ページ抜粋 »
【感想】「それでも町は廻っている(16)」石黒正数 「それ町」完結、感動のエピローグ。11年間お疲れ様でした!【ネタバレ漫画レビュー】
「それでも町は廻っている」16巻出ました!
11年間連載終了です。石黒先生、お疲れ様でした。雑誌連載終了時はどうしようかと思いましたが、単行本のエピローグではきっちり読ませてくれました。文句なしのフィニッシュに涙腺がきゅっときましたね。
でも、これで「それ町」のみんなとお別れかと思うとさびしいです。歩鳥ちゃんも紺先輩もお別れなんですね。トシ子ちゃんもいい味出してたな。
雑誌派の人もエピローグ読むために16巻だけは買って読んだ方がいいですよ、と声を大にして言いたい「それ町」です。みなさん、お疲れ様でした!!!
いつも愉快な歩鳥が大ボケかまします!究極の天然が巻き起こす想定外なハプニング続出!個性あふれる下町商店街のメンツに爆笑必至、下町の人々の人情味も味な抱腹絶倒ギャグコメディ!11年にわたる大人気シリーズ遂に終幕!

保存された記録
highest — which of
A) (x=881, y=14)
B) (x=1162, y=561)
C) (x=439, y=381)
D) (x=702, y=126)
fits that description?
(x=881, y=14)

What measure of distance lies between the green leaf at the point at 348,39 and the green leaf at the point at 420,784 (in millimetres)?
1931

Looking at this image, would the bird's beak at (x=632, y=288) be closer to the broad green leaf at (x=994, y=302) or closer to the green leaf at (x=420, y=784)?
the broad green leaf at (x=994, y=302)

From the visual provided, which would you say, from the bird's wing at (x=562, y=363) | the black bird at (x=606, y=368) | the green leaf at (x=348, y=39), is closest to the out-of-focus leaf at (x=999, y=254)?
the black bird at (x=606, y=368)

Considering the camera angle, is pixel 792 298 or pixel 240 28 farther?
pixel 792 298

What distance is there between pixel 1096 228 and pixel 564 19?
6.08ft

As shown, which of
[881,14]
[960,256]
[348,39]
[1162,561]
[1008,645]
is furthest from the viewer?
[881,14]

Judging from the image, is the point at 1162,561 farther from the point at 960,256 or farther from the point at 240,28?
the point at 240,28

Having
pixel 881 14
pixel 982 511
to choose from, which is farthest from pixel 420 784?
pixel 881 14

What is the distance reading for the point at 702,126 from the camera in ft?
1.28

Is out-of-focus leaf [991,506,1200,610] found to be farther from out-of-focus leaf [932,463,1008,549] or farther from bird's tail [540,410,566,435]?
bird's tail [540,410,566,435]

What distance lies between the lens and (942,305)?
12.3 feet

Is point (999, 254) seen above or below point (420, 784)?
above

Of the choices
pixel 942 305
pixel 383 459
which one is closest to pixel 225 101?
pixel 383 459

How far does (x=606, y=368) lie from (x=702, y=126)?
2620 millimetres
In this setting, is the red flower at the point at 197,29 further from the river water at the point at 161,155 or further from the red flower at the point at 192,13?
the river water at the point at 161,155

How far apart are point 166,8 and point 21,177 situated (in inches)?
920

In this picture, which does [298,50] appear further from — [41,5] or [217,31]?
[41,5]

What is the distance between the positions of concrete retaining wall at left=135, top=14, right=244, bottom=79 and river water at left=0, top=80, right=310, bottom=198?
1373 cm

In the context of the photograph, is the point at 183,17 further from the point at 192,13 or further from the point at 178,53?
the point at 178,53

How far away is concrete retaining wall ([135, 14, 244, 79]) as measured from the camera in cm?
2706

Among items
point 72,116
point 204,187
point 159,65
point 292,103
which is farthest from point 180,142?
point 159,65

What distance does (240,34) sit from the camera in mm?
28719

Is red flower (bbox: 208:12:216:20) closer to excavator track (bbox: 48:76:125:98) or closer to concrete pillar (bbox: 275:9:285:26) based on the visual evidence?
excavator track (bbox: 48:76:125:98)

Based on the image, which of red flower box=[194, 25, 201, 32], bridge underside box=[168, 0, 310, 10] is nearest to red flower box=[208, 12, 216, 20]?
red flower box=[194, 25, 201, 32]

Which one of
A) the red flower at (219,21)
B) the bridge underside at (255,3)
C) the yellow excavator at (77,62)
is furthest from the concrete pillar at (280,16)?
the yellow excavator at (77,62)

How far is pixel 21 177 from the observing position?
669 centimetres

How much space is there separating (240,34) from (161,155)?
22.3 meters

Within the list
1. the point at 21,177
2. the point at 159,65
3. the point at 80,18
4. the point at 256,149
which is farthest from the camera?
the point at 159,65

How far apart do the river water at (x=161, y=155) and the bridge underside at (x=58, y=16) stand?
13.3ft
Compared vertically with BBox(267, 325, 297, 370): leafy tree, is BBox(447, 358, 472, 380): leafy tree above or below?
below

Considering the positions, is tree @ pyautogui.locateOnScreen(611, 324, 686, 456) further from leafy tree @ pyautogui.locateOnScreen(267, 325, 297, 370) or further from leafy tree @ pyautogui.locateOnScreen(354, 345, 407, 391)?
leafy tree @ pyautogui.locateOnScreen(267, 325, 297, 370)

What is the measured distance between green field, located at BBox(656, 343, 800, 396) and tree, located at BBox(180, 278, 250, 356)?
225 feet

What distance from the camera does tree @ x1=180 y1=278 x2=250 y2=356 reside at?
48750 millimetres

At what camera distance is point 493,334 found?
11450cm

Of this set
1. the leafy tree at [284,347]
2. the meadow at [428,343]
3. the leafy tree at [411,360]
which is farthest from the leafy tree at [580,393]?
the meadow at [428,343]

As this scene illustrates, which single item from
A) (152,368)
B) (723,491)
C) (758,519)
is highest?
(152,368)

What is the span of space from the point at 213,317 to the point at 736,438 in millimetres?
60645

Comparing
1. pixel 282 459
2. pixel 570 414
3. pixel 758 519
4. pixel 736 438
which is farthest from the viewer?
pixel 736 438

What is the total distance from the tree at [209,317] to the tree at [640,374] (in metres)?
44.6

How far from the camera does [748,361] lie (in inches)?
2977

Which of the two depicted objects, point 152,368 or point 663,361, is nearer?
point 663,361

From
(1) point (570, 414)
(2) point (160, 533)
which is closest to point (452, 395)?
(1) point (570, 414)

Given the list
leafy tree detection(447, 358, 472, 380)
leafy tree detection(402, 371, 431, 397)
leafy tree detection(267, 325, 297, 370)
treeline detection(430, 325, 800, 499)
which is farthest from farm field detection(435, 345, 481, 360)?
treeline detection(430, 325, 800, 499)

短い課題 A »
ページ抜粋によると、「それでも町は廻っている」の連載は何年間続きましたか？
短い課題 B »
ページ抜粋の「でも、これで「それ町」のみん」で始まり「たる大人気シリーズ遂に終幕!」まで続く部分を、「紺先輩」を「紺さん」に置き換えて書き直してください。

課題の結果 A »
11年間です。

課題の結果 B »
でも、これで「それ町」のみんなとお別れかと思うとさびしいです。歩鳥ちゃんも紺さんもお別れなんですね。トシ子ちゃんもいい味出してたな。
雑誌派の人もエピローグ読むために16巻だけは買って読んだ方がいいですよ、と声を大にして言いたい「それ町」です。みなさん、お疲れ様でした!!!
いつも愉快な歩鳥が大ボケかまします!究極の天然が巻き起こす想定外なハプニング続出!個性あふれる下町商店街のメンツに爆笑必至、下町の人々の人情味も味な抱腹絶倒ギャグコメディ!11年にわたる大人気シリーズ遂に終幕!